My second open source project, now powered by **AWS ECS Fargate**! 🚀

**Author**: Leo Wang ([leowang.net](https://leowang.net))  
**Email**: me@leowang.net  
**License**: MIT

> **📚 Related Projects**: 
> - **Original CloudBurst (EC2)**: https://github.com/preangelleo/cloudburst
> - **Video Generation API**: https://github.com/preangelleo/video-generation-docker
> - **中文文档**: [README_CN.md](./README_CN.md)

## What is this?

A production-ready Python framework that uses **AWS ECS Fargate** for serverless, on-demand video generation with **parallel processing capabilities**.

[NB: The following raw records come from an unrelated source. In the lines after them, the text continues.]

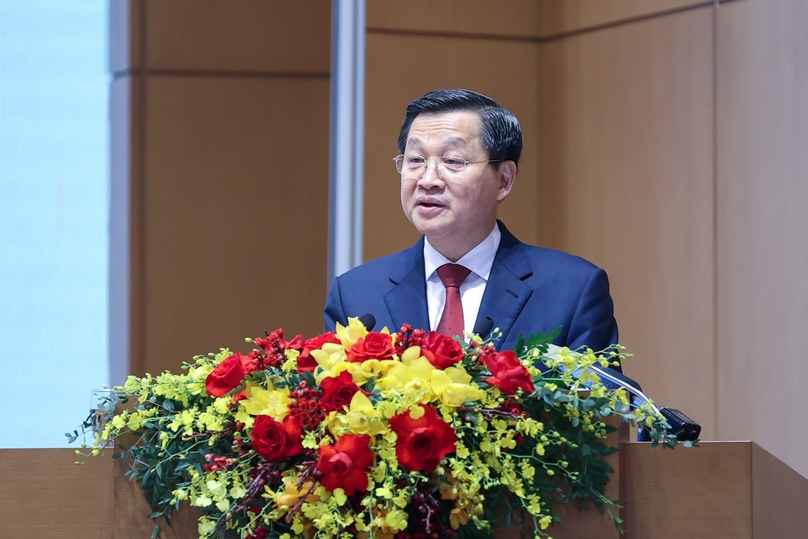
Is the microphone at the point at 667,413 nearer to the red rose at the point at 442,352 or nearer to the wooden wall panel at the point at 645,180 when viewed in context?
the red rose at the point at 442,352

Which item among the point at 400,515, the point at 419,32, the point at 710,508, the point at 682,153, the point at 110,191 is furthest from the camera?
the point at 419,32

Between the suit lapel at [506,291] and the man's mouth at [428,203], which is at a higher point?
the man's mouth at [428,203]

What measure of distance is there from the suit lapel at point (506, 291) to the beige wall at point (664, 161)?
1.25m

**Core Value**: When your application needs to generate videos (using our [Video Generation API](https://github.com/preangelleo/video-generation-docker)), this framework:
- 🚀 Starts Fargate containers in **30 seconds** (vs 2+ minutes for EC2)
- ⚡ **Parallel processing**: Handle multiple scenes across concurrent containers
- 🎬 Processes your video generation requests with zero infrastructure management
- 📥 Downloads completed videos automatically with "process one → download one" efficiency
- 🛑 Containers terminate automatically after processing
- 💰 Pay-per-second billing with **no idle costs**

**Perfect for**: Production applications that need scalable serverless video processing without the complexity of managing EC2 instances.

## 📦 Installation

### Install from PyPI (Coming Soon)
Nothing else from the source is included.